I am a great advocate of saying we should stop pitting men against women
You should simply have broadcasters who are good at what they do. That is the bottom line. It should be the best person for the job doing the best they can, regardless of that person’s gender or ethnicity – and for the most part that is what happens. Maybe there are certain circumstances where you could assume that a woman may have more empathy with a particular situation or be more sympathetic or whatever. But then listen to some of the reports that Fergal Keane has done from South Africa. Absolutely outstanding. Man or woman, it doesn’t matter. If you are good at your job, if you are a good human being if you are riddled with humanity, as well as journalistic integrity and ability, you are going to bring the very best to that story. Going all the way back to when Michael Buerk did the famous reports on Ethiopia: would a woman have done any better? Well, we will never know…but we do not need to know because what he did was so brilliant.You may get some men who are not very empathetic, but then you simply wouldn’t send them on a difficult emotional story.

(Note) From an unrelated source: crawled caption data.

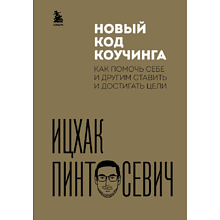 Книга "Новый код коучинга. Как помочь себе и другим ставить и достигать цели"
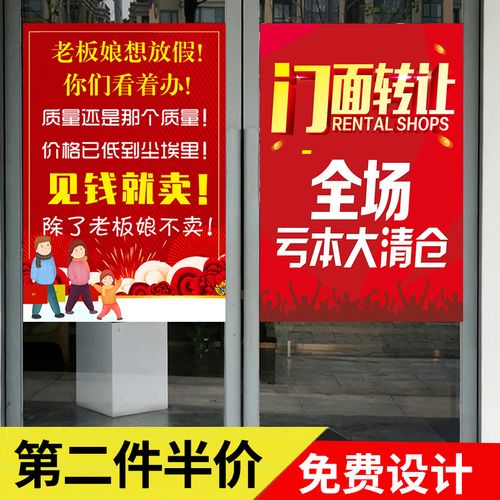 季末全场清仓海报清货大甩卖广告贴纸夏季大促特价处理广告牌定制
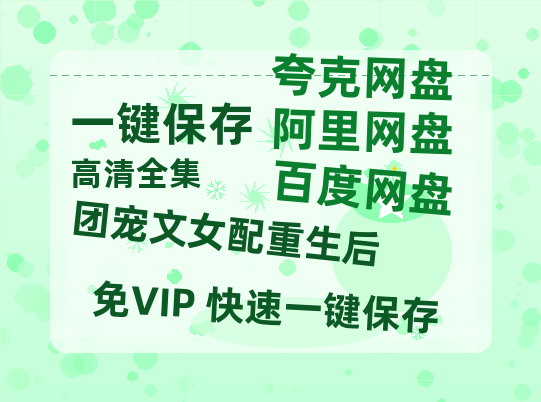 夸克网盘《团宠文女配重生后》百度云[1080p高清电影中字]百度网盘资源下载-热文榜资源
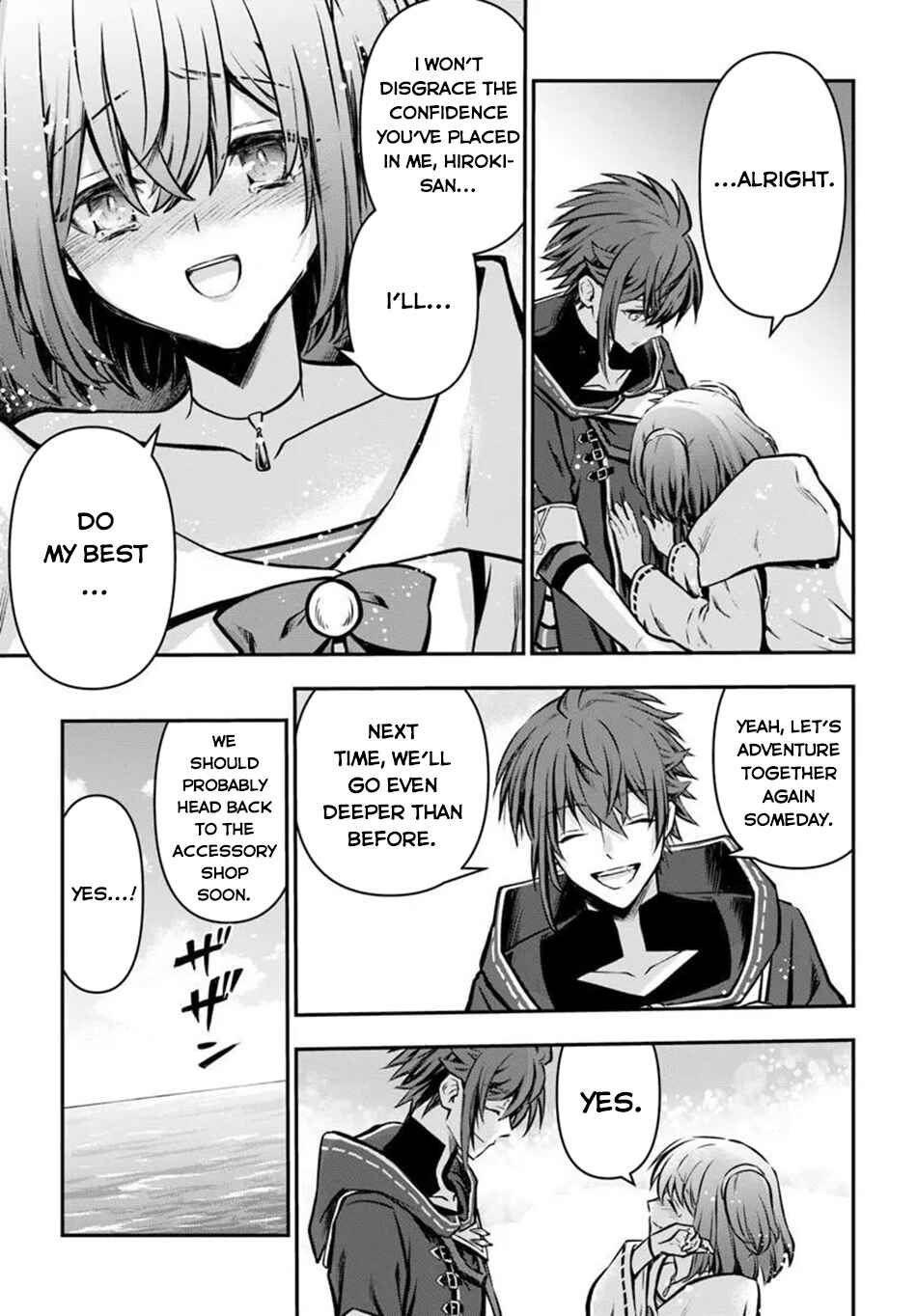 Kanzen Kaihi Healer no Kiseki Chapter 71 - Page 26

And similarly there may be female reporters that you wouldn’t send either. You send the best person for the job.
Luck isn’t just being in the right place at the right time but being able to do the job once you get the opportunity
Otherwise, good fortune counts for nothing. If you’re bad at what you do it doesn’t matter how much luck you get, it’s not going to work for you. But if you are good at what you do and you sometimes have the luck to know the right person to make the introduction for you, or that you happen to be there on the night when a big story breaks, then you can make it work in your favour. Luck on its own isn’t enough. It is the combination of years of experience and hard work so that you can make the most of an unexpected opportunity.
Young pioneers; have faith in yourself
Have confidence in yourself but back it up by putting in the work. Don’t assume you can just float into job because you want to be famous – that won’t last long. And you might become famous for being a failure! So have faith in yourself, trust in yourself but also be sure that you can do the job. That doesn’t mean being cocky because that won’t get you many friends. But be able to prove to whoever employed you that they made the right decision.